■ Problem requirements
Reproduce the part of the Uncle Henry passage below that runs between "I decided to" and "hit the button.", inclusive, word for word.

■ Text section
● ● ● ● ● ● ●

I decided to put Uncle Henry on the back burner.  I took the summer off for anything genealogy related.  But once the kids were back in school, I jumped right back in!  And Uncle Henry was first on the agenda.

I went to and once again entered Uncle Henry's information.  I knew exactly what would come up.  I had done this many, many times.  But before I hit "Enter," I had a bit of a conversation with my great, great uncle.  I simply told him that no matter who he was or what he had done, he was "one of us."  And we just wanted to know him.  After my little prayer, I hit the button.

● ● ● ● ● ● ●

■ Information shown
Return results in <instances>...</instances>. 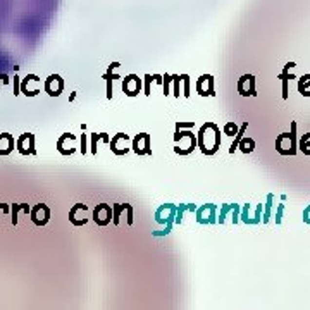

● ● ● ● ● ● ●

■ Answer to the task
I decided to put Uncle Henry on the back burner.  I took the summer off for anything genealogy related.  But once the kids were back in school, I jumped right back in!  And Uncle Henry was first on the agenda.

I went to and once again entered Uncle Henry's information.  I knew exactly what would come up.  I had done this many, many times.  But before I hit "Enter," I had a bit of a conversation with my great, great uncle.  I simply told him that no matter who he was or what he had done, he was "one of us."  And we just wanted to know him.  After my little prayer, I hit the button.